[WHAT YOU WILL DO]:
Among the entries below, only the lines from the one with "402 Devon Drive" through the one with "Destellos dst-147950" are wanted, reproduced exactly. Pictures are not wanted.

** RECORDS PROVIDED follows **

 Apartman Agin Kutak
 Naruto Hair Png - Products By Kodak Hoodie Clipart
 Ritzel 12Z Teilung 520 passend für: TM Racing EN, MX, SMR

** End of RECORDS PROVIDED **
** RECORDS PROVIDED follows **

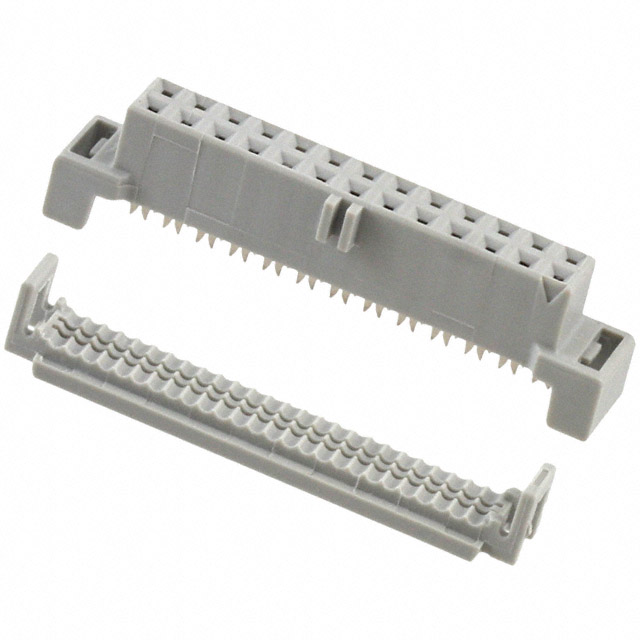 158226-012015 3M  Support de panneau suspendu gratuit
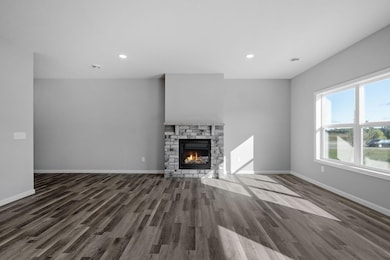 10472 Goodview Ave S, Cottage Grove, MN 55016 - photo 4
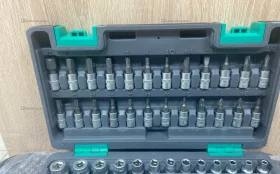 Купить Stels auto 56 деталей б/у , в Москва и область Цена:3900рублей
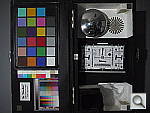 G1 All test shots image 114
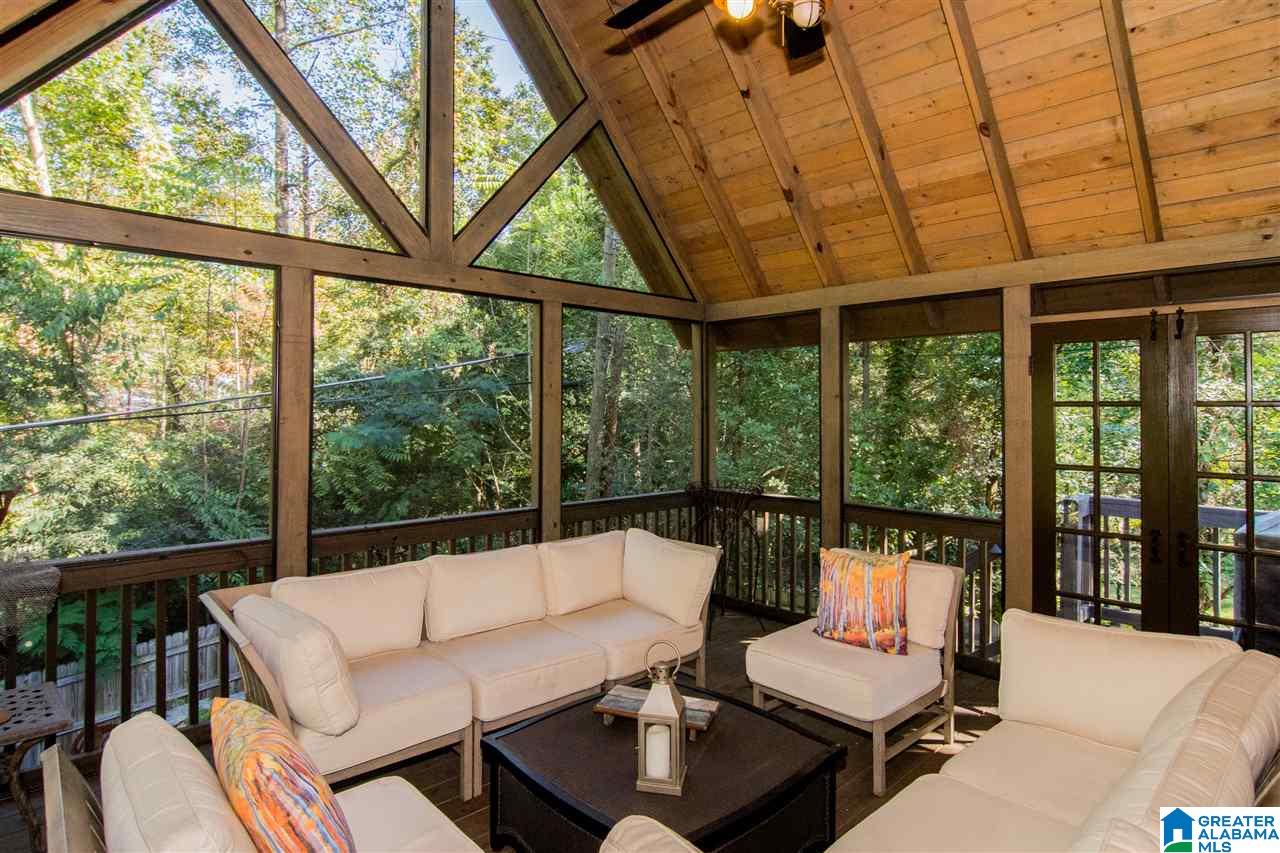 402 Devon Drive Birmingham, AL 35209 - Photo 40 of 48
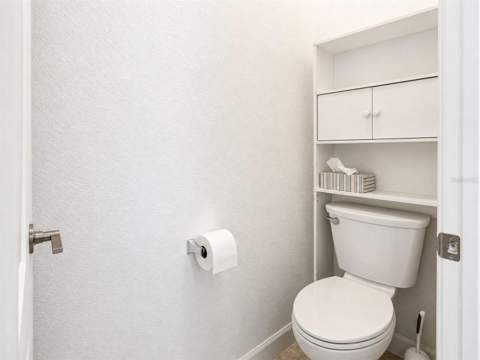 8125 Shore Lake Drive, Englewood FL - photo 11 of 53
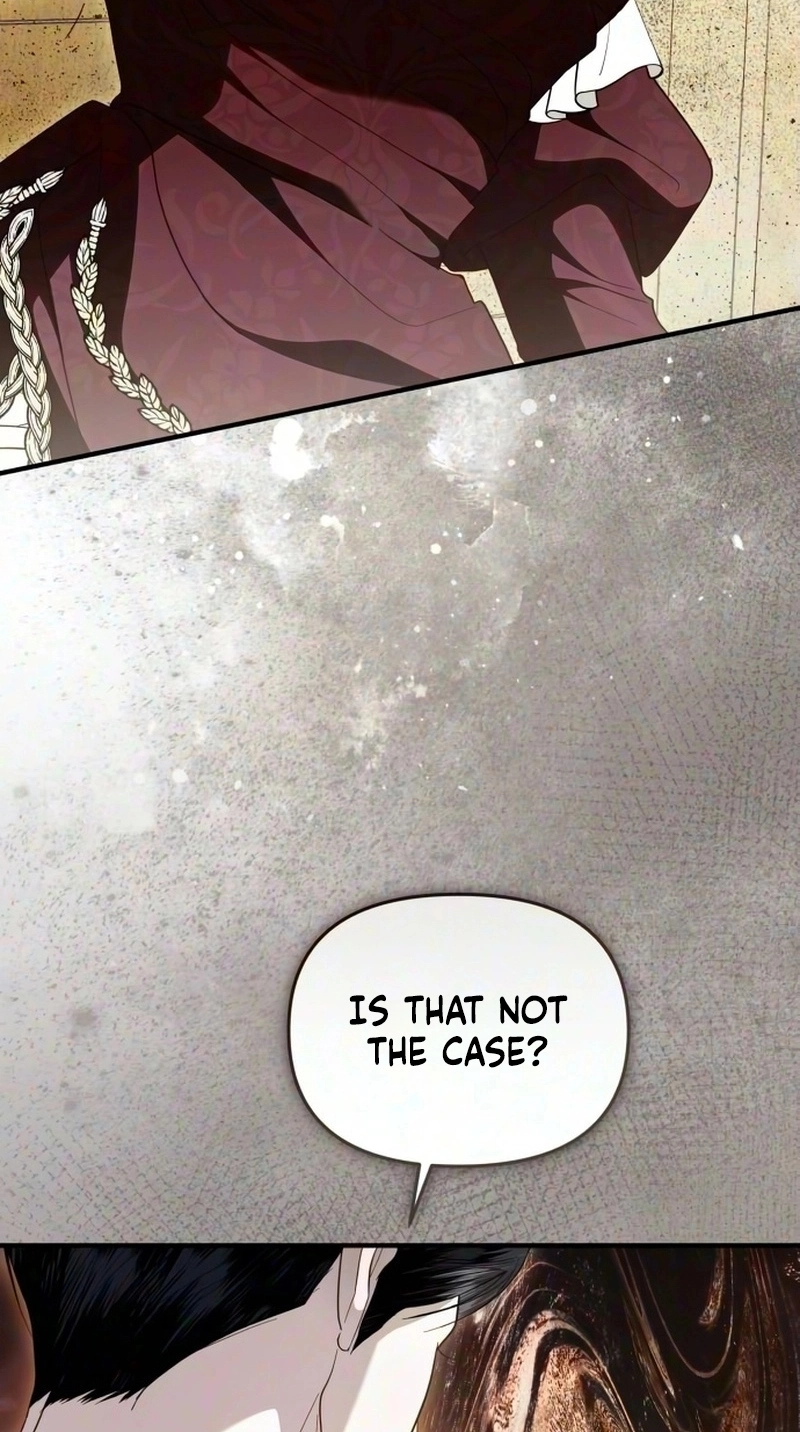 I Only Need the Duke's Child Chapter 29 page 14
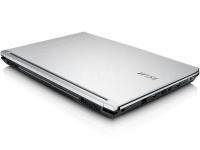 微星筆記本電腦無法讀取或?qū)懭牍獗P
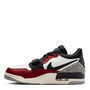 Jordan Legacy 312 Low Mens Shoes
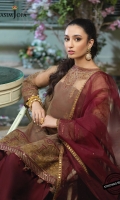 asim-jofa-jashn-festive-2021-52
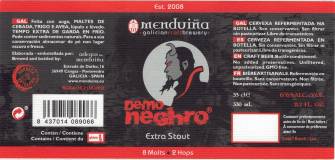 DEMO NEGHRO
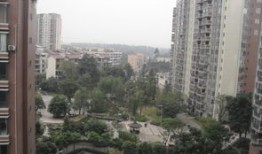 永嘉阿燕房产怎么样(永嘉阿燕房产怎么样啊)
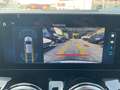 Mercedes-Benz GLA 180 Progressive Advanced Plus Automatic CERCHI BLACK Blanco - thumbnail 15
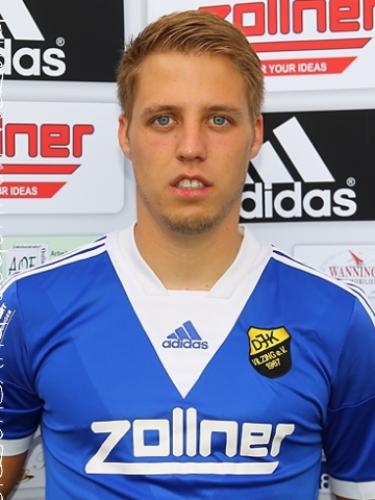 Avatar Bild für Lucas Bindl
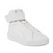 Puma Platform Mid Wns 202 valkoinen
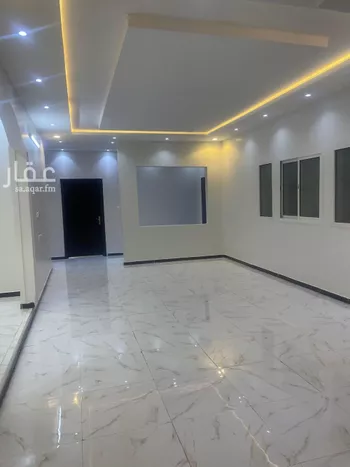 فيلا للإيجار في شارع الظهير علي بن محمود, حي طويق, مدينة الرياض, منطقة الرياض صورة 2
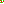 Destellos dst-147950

** End of RECORDS PROVIDED **
** RECORDS PROVIDED follows **

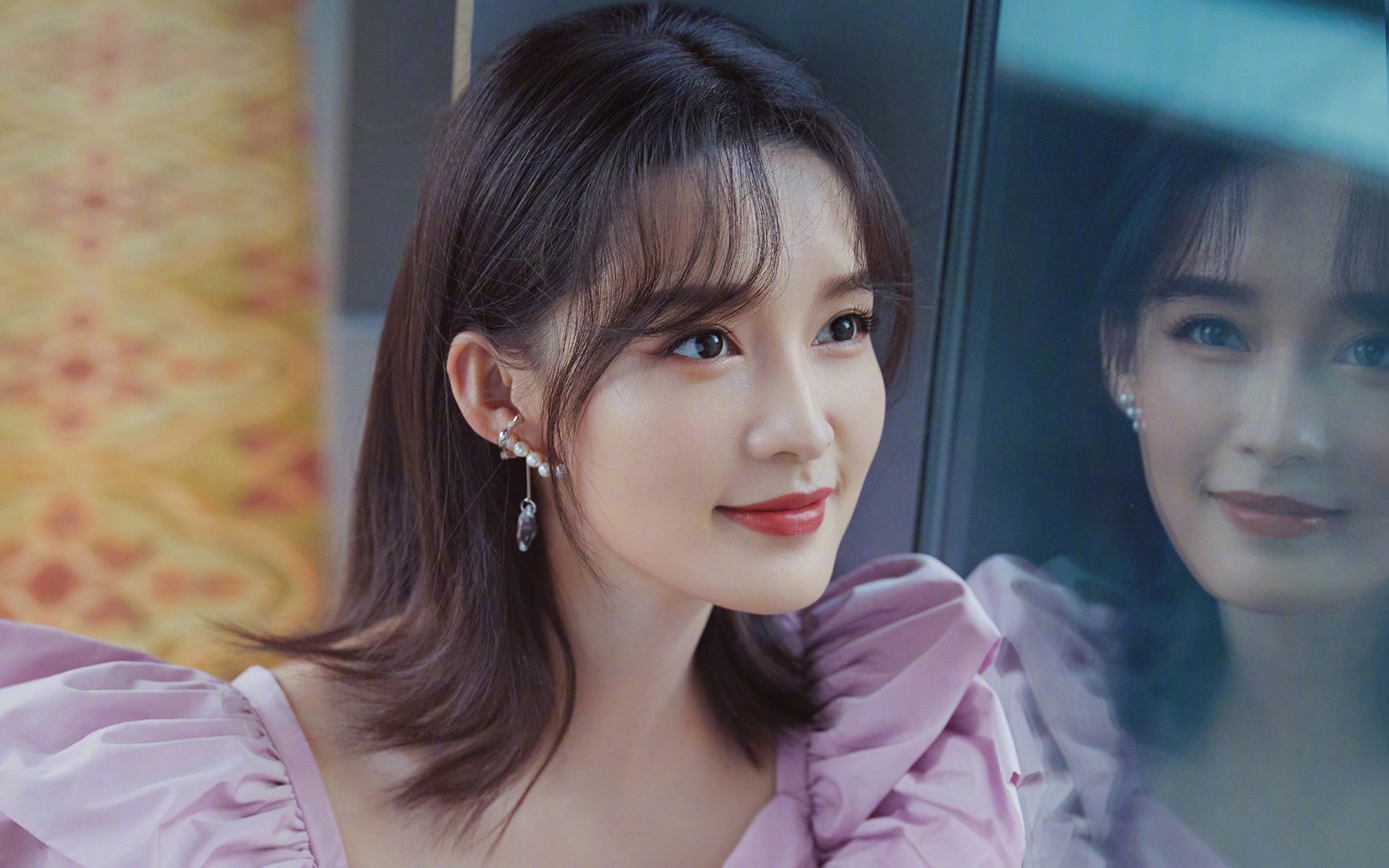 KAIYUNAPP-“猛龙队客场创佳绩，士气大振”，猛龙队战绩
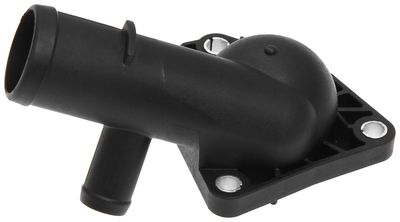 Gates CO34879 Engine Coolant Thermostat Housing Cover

** End of RECORDS PROVIDED **

[EXPECTED ANSWER]:
 402 Devon Drive Birmingham, AL 35209 - Photo 40 of 48
 8125 Shore Lake Drive, Englewood FL - photo 11 of 53
 I Only Need the Duke's Child Chapter 29 page 14
 微星筆記本電腦無法讀取或?qū)懭牍獗P
 Jordan Legacy 312 Low Mens Shoes
 asim-jofa-jashn-festive-2021-52
 DEMO NEGHRO
 永嘉阿燕房产怎么样(永嘉阿燕房产怎么样啊)
 Mercedes-Benz GLA 180 Progressive Advanced Plus Automatic CERCHI BLACK Blanco - thumbnail 15
 Avatar Bild für Lucas Bindl
 Puma Platform Mid Wns 202 valkoinen
 فيلا للإيجار في شارع الظهير علي بن محمود, حي طويق, مدينة الرياض, منطقة الرياض صورة 2
 Destellos dst-147950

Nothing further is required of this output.